Mit Bescheid vom 22. Februar 2011 lehnte die Beklagte das als Antrag auf Rücknahme des Bescheides vom 7. Juli 1966 nach § 44 Zehntes Buch Sozialgesetzbuch (SGB X) bewertete Begehren des Klägers ab. Bei Erlass des Bescheides sei weder von einem falschen Sachverhalt ausgegangen worden noch sei das Recht unrichtig angewandt worden. Das versicherte Dienstgeschäft (Besprechung) sei bereits beendet gewesen. Im Anschluss daran habe der Kläger eine eindeutig privat motivierte Fahrt angetreten. Der Unfall habe sich dann mehrere Stunden später auf der Rückfahrt vom privaten Besuch zu seiner Unterkunft ereignet.
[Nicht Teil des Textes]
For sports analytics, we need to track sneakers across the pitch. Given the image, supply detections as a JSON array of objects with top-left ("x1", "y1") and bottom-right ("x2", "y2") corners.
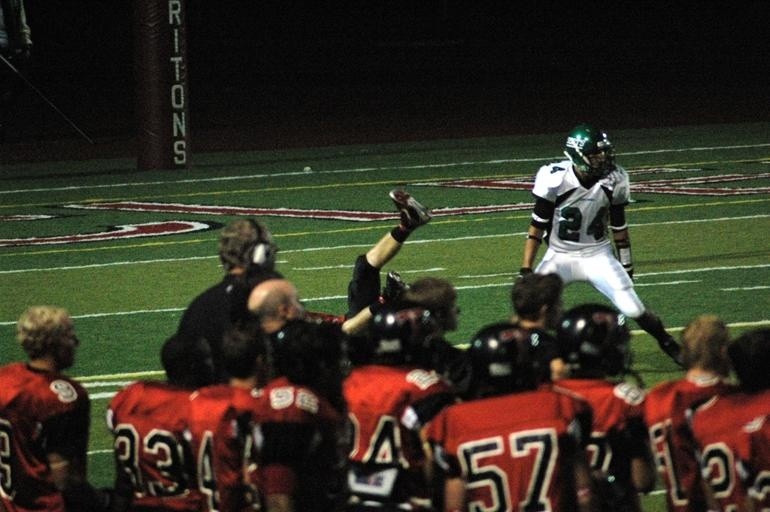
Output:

Ein innerer Zusammenhang zwischen der Zurücklegung dieses unfallbringenden Weges und dem dienstlichen Auftrag sei insbesondere mit Rücksicht auf die Dauer der privaten unversicherten Verrichtung nicht erkennbar.
Den Widerspruch des Klägers wies die Beklagte mit Widerspruchsbescheid vom 4. Juli 2011 zurück. Der Kläger hat unter Weiterverfolgung seines Begehrens am 2. August 2011 Klage vor dem Sozialgericht (SG) Braunschweig erhoben. Er habe sich am 7. Dezember 1966 auf einer mehrtägigen Dienstreise befunden und sei deshalb während der gesamten Dauer der Dienstfahrt versichert gewesen.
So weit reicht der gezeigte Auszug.